The 2016 summer games in Rio de Janeiro exemplified the downsides to hosting the Olympics. With the games over, Rio struggles with huge debt associated with the initial cost of building Olympic facilities, and the additional cost of maintaining these facilities, even though they are no longer used. On top of that, countries need to make sure that other public goods, such as transportation, are in prime condition to accommodate all the tourists and athletes. The 2018 Olympics are likely to cost Korea roughly $12.9 billion, which is over double what South Korea expected to pay in 2011 when they agreed to host. 12.9 billion dollars isn’t even extraordinarily high: the Sochi Olympics costed an estimated $50 billion in infrastructure.
From a macroeconomic point of view, there are definitely benefits to hosting the Olympics. Creating all of the infrastructure, stadiums, and public goods greatly increases the country’s GDP, which some may interpret as a sign of economic growth. However, from a microeconomic point of view we can realize what’s really going on. The government is being forced to shell out billions of dollars on public goods that will only see value for the short window that the country is hosting the Olympics. When the government makes such a large spending decision, or in the case of Korea, ends up paying double the price they expected, it’s not just the government that is forced to shoulder the expenses, but the people. Taxes will rise to pay off these huge bills, and in 1976 Montreal Olympics, taxpayers were left with 1.5 billion to shoulder over 3 decades.

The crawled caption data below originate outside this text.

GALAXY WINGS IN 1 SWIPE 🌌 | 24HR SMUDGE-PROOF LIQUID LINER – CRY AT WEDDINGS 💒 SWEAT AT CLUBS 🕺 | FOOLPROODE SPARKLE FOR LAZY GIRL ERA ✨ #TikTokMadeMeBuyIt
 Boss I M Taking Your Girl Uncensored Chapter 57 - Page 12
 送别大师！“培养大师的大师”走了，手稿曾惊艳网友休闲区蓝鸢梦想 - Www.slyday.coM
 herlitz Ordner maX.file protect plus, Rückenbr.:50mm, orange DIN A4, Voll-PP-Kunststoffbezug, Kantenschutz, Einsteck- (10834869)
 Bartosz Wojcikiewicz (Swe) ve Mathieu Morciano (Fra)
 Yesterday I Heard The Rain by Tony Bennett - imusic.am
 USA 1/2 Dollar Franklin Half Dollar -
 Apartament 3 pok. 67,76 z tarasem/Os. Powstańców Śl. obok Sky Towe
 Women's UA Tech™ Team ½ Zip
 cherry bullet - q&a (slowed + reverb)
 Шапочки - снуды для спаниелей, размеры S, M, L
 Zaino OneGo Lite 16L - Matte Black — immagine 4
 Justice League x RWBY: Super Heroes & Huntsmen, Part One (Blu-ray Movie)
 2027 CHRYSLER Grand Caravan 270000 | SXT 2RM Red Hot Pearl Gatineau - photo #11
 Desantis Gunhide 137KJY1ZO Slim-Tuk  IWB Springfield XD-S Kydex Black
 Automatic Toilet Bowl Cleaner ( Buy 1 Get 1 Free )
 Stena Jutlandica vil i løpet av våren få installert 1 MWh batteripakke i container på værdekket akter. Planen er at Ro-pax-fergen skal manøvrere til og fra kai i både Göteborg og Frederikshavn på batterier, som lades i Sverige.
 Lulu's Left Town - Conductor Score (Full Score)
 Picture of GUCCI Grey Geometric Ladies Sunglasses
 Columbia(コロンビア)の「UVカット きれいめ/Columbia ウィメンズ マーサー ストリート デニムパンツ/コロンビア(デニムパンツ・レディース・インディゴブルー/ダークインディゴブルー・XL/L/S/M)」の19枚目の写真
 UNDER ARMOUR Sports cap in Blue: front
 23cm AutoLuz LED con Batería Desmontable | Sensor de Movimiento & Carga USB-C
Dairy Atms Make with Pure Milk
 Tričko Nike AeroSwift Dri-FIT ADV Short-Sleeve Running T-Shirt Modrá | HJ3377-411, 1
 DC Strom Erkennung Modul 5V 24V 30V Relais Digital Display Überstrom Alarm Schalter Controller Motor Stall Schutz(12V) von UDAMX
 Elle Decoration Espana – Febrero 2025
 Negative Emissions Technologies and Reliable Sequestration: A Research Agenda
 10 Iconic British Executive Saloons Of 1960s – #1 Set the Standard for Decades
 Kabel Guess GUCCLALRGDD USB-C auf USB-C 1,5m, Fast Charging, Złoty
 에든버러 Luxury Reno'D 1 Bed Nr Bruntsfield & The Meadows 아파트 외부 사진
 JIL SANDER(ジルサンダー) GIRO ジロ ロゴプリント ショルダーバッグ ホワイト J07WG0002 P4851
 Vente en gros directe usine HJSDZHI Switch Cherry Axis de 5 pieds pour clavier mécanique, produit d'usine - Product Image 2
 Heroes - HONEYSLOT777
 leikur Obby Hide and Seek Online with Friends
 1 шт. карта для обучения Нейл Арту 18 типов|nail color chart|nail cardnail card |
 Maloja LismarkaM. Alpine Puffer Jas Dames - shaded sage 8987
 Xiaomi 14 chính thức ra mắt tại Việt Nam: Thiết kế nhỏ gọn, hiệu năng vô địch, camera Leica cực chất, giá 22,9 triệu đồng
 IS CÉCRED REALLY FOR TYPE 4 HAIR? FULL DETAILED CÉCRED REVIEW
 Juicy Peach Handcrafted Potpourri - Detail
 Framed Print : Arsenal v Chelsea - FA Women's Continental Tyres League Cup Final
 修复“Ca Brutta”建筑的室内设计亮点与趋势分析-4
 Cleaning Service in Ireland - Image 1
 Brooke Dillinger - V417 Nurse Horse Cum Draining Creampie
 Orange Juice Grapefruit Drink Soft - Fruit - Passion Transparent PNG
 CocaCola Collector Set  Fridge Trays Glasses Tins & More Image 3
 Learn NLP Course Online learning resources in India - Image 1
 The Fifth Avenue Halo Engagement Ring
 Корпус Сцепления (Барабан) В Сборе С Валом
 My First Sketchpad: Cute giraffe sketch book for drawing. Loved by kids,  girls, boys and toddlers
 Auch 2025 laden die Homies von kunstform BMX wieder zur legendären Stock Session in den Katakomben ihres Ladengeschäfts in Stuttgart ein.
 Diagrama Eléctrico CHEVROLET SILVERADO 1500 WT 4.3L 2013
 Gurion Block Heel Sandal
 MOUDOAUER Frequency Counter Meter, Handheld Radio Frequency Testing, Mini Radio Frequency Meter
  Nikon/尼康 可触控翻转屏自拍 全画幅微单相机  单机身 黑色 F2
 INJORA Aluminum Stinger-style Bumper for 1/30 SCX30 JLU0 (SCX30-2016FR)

Korea has recognized these expenses, and they’re taking steps to avoid falling into the same pitfalls as countries before. Instead of letting their Olympic stadiums gather dust after the 2018 Olympics, Korea will reservice these facilities as museums to the games. However, it’s unlikely that this museum will draw in enough tourists to cover all the costs of hosting the Olympics, and the question still remains. Is hosting the Olympics really worth it?
Elkins, Kathleen. “80% of Americans own an unbelievably small portion of the countrys wealth.” Business Insider, Business Insider, 15 June 2015, www.businessinsider.com/inequality-in-the-us-is-much-more-extreme-than-you-think-2015-6.
“The Economics of Hosting the Olympic Games.” Council on Foreign Relations, Council on Foreign Relations, www.cfr.org/backgrounder/economics-hosting-olympic-games.